━━ MATERIAL FOR THIS EXERCISE ━━

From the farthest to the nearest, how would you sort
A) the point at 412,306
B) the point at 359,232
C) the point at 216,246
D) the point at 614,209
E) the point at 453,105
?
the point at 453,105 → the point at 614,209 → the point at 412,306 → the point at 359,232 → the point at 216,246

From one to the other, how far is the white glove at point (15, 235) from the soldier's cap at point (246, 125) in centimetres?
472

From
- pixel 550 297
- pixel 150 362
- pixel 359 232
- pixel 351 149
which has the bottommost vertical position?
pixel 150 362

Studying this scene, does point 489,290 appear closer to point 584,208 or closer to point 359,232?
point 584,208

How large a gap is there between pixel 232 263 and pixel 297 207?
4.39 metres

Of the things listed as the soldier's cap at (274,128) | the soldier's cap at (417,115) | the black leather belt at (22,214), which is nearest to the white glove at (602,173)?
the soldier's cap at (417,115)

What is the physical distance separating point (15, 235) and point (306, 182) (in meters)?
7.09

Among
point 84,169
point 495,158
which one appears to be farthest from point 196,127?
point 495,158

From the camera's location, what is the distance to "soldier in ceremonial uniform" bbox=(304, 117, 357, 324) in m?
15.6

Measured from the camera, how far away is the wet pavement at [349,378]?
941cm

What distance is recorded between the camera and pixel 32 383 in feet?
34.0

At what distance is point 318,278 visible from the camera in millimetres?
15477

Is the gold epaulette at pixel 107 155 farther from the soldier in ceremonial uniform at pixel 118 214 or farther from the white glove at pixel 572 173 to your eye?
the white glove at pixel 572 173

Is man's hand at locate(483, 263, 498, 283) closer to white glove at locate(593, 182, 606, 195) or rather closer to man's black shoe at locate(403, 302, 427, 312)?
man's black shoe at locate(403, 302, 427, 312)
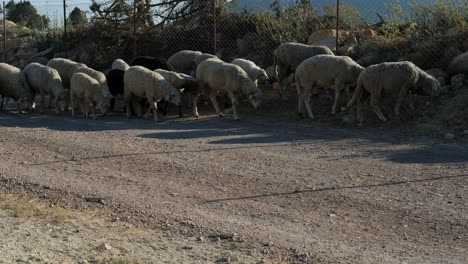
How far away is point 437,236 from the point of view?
707 cm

━━━

Recast the part of the material that opens with the line containing "Is man's hand" and runs through the end of the material as a Markdown table with the columns Row and Line, giving each line a row number, skipping blank lines, and leaving the pictures out.

| Row | Line |
|---|---|
| 1 | Is man's hand at locate(483, 263, 498, 283) closer to white glove at locate(593, 182, 606, 195) or rather closer to man's black shoe at locate(403, 302, 427, 312)? |
| 2 | man's black shoe at locate(403, 302, 427, 312) |
| 3 | How far away is point 437,236 from the point of view? |
| 4 | 707 cm |